The results are consistent with observations in [14], and represent an interesting starting point for further investigations in this field of physics education. These outcomes will help us develop strategies to facilitate equitable group work in physics labs.

4. Conclusions

We run an experimental class of introductory laboratory physics based on the adoption of an active learning methodology, supported by the usage of digital tools to take data, like Arduino and smartphones.

The analysis of various questionnaires, as well as the results of the final exams, reveal that it is possible to introduce active learning strategies without detrimental of the outcomes of a laboratory course.
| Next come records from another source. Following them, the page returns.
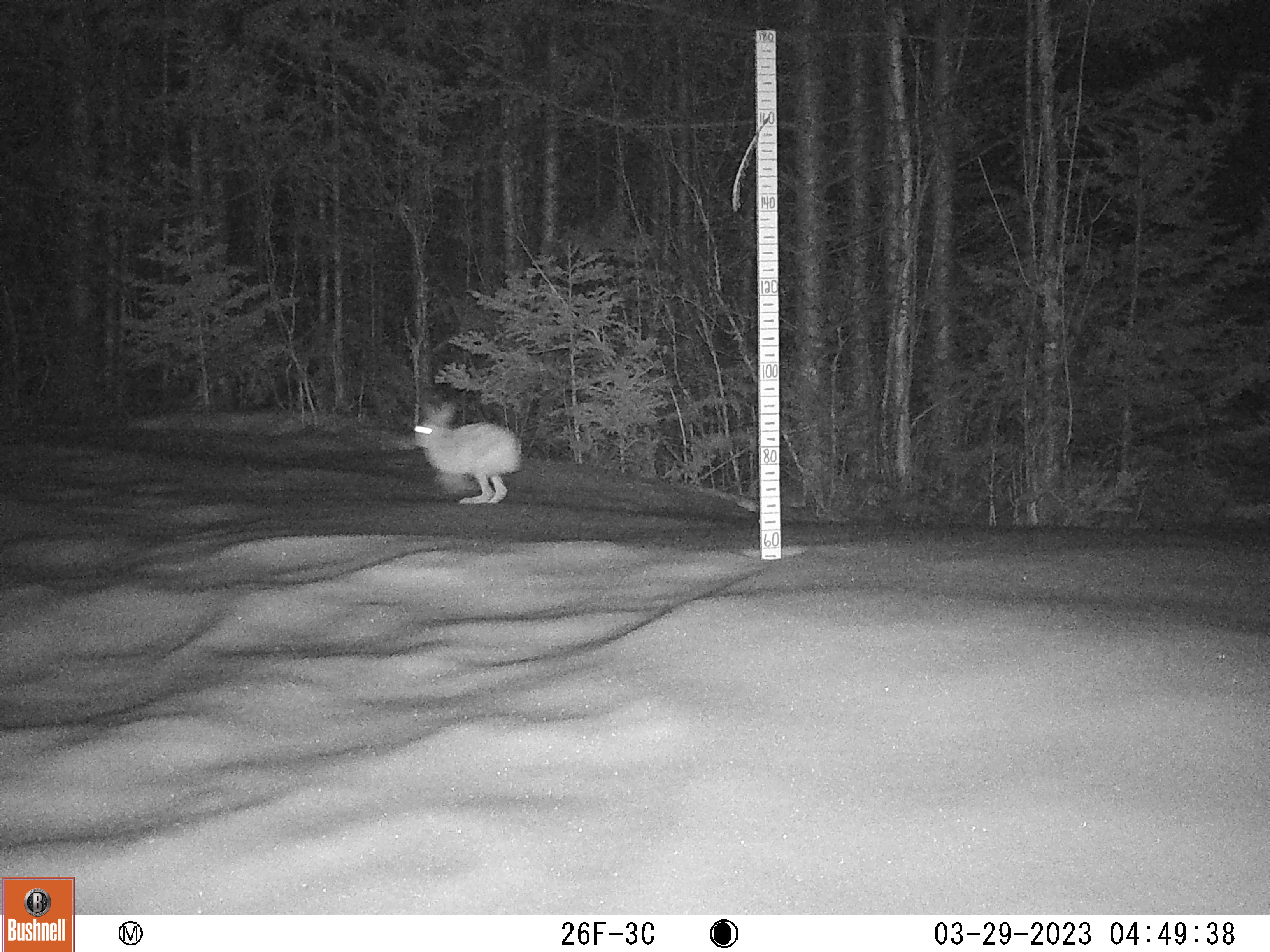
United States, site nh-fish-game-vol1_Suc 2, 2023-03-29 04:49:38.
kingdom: Animalia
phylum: Chordata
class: Mammalia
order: Lagomorpha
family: Leporidae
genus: Lepus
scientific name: Lepus americanus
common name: snowshoe hare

In particular, it has been shown that by introducing Arduino programming, and greater freedom to design and implement their own experiments, not only does it not significantly increase students’ workload; it does not require to renounce to teach important topics, and it allows students to achieve, at least, completely similar results in learning.

Indeed, when we proposed the reorganization of the course in these terms, the major concerns of our colleagues were just these, despite the evidence from physics education research.

There is still an issue to overcome, concerning the self-efficacy perceived by the students, that does not improve.

The impression, on the contrary, is that at least the best students have a tangible, much deeper awareness of how experimental data are correctly interpreted, and their meaning, although difficult to assess objectively.

We believe that our approach greatly improve the laboratory skills, and, especially, guides the students to the right attitude towards experimental work, in particular for what concern the understanding of the instruments characteristics and principles.

Some of the methods described in this paper can certainly be extended to laboratory courses for other disciplines. Many of the data collected in other fields are ultimately physical quantities that can be measured using Arduino and smartphones. The E-CLASS questionnaire has been developed specifically for physics courses, therefore, it cannot be used as such to assess the validity of other courses. However, our results are encouraging and the general conclusion that active learning strategies is of interest to improve students’ soft skills, letting them exercise their creativity, by promoting relatively open hands-on activities, can probably be extended to other fields, and can certainly encourage others to imitate our approach.

This study allows us to objectively debunking the myth according to which female students do not like experimental work: indeed, the majority of females indicated the role of the builder of the apparatus as the preferred one. We thus consider it as an effective mean to fight against the gender-bias.

On the other hand, there is still much room for improvements: some of them already suggested from direct observations, before the analysis of the questionnaires. In particular, we intend to redesign the sequence of topics taught so as to introduce concepts more gradually to help students consolidate their knowledge. We look forward to test the effectiveness of updated strategies, and to a deeper investigation about the effectiveness of this work.